Monian berjalan mendekati mereka, dengan salah satu telinganya bergerak cepat.

"Semakin kalian masuk, semakin berbahaya juga hewan yang ada di dalam sana.


ia memejamkan matanya.

"Larangan diciptakan untuk menghalangi kalian orang-orang dengan rasa penasaran tinggi untuk celaka."


"Maka dari itu, tolong taati peraturan yang sudah mereka ciptakan." Ucapnya sekali lagi dengan nada lebih rendah.


Azat menunjuk ke Nerdi dengan jari telunjuk. "Dia, pak, bukan saya."


Nerdi menghela nafas panjang. "Oke... Fine, gw turutin aja, Ketat banget jadi orang."


Ia berjalan menuju tenda miliknya. "Gw istirahat bentar di tenda kalo gitu."


Livy menatap ke arah Monian. "Kamu... udah tau ya kalo dia bakal ngelakuin itu?"


Monian menoleh. "Tidak juga, aku cuma menebak apa yang dilakukannya, semenjak dia berbohong di depanku sebanyak dua kali."


"Lagi pula... Ga semua orang juga bakal masuk jauh ke hutan selain kamu." ucap Monian sekali lagi.


Livy terdiam, kedua sayapnya sempat terangkat ke atas, sebelum kembali ke posisi semula.


...

Hening terjadi di antara mereka.

Terlalu lama, dan terlalu canggung.


Azat menaruh kedua tangannya ke belakang kepala.

"Kalo gitu... aku ke tenda nemenin Nerdi deh."


"Untuk sementara saya akan berada di dekat kalian, memastikan teman kalian yang satu itu tidak berbuat yang aneh-aneh." ucap Monian.


Azat membuka penutup tenda itu, sampai terbuka lebar.

Namun bukannya melangkah masuk, Azat terdiam sambil terpaku ke dalam isi tenda.

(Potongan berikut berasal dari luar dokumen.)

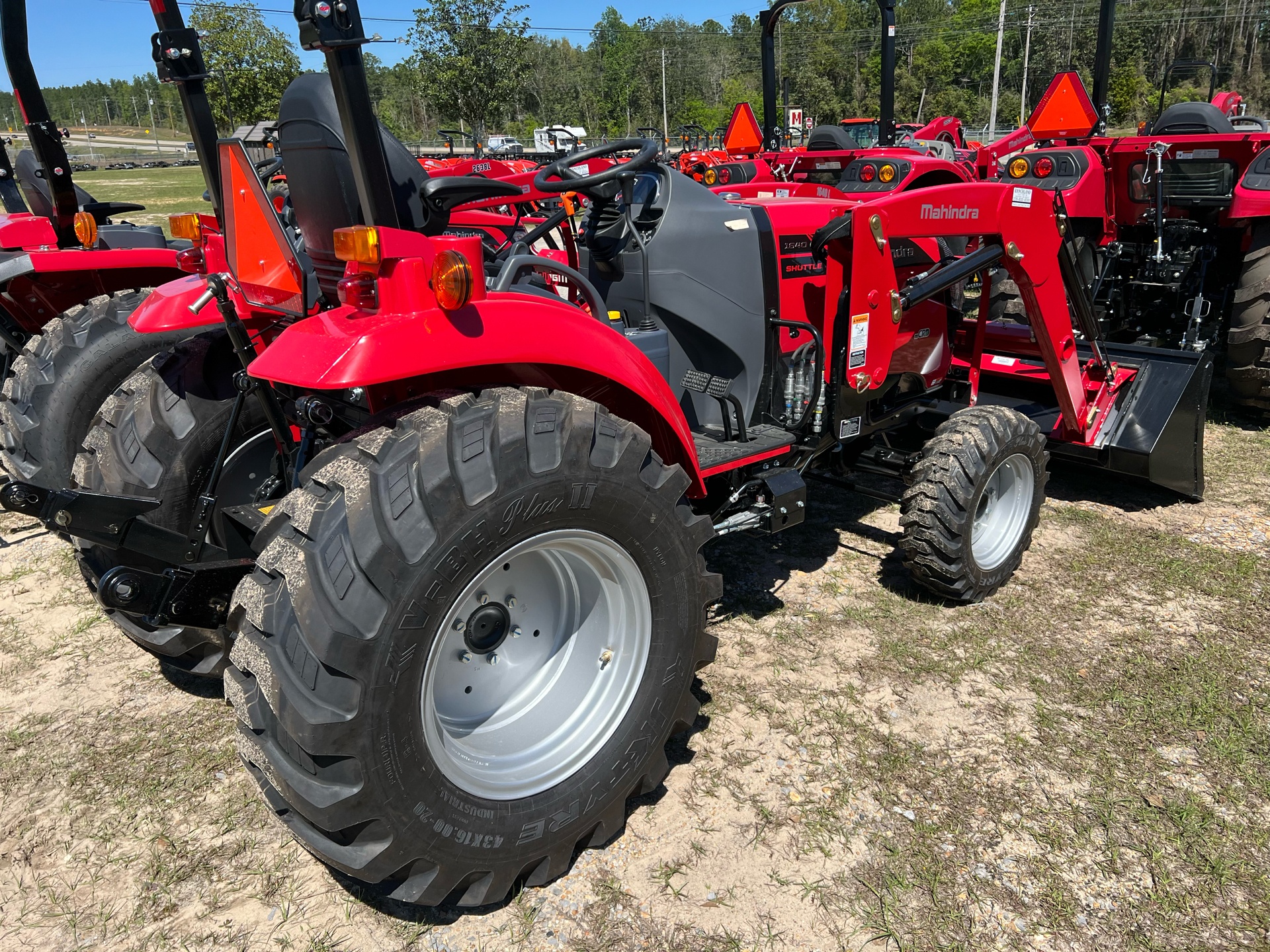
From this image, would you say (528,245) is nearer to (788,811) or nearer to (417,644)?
(417,644)

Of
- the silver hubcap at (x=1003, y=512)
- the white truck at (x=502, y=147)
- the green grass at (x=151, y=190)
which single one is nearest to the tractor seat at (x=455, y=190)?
the silver hubcap at (x=1003, y=512)

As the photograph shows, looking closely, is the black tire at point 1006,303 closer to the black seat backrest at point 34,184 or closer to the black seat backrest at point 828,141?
the black seat backrest at point 34,184

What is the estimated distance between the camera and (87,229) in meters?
4.21

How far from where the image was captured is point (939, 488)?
355 centimetres

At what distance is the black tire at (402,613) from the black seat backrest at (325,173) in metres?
0.69

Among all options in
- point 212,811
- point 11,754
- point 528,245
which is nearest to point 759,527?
point 528,245

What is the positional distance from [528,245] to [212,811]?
219 cm

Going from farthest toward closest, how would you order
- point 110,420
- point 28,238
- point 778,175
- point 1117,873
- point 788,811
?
point 778,175 → point 28,238 → point 110,420 → point 788,811 → point 1117,873

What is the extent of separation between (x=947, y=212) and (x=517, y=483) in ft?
8.01

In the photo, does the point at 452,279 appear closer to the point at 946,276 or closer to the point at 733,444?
the point at 733,444

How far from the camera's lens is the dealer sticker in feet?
11.4

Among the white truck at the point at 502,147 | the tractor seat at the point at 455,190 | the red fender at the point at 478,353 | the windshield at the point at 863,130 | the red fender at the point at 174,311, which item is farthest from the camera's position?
the white truck at the point at 502,147

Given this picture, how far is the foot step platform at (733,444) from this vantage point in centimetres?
333

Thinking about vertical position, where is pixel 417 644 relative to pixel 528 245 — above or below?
below
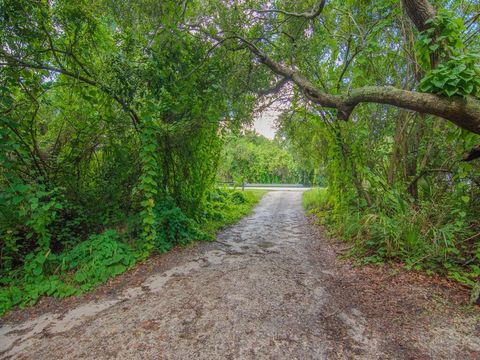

"Kamu kenapa?" Tanya Livy yang memandangnya.


Azat tidak langsung menjawab.

Ia menegakkan tubuhnya, lalu menoleh.

"Tendanya... punya dua pintu..."


Ia terdiam, sambil berdesis kecil. "Kayaknya... Nerdi cabut deh. masuk ke dalem hutan."


Monian menghela nafasnya panjang, lalu berjalan pergi menuju dalamnya hutan.

"Seharusnya aku tau itu lebih cepat..."


Azat menatap punggungnya yang semakin jauh.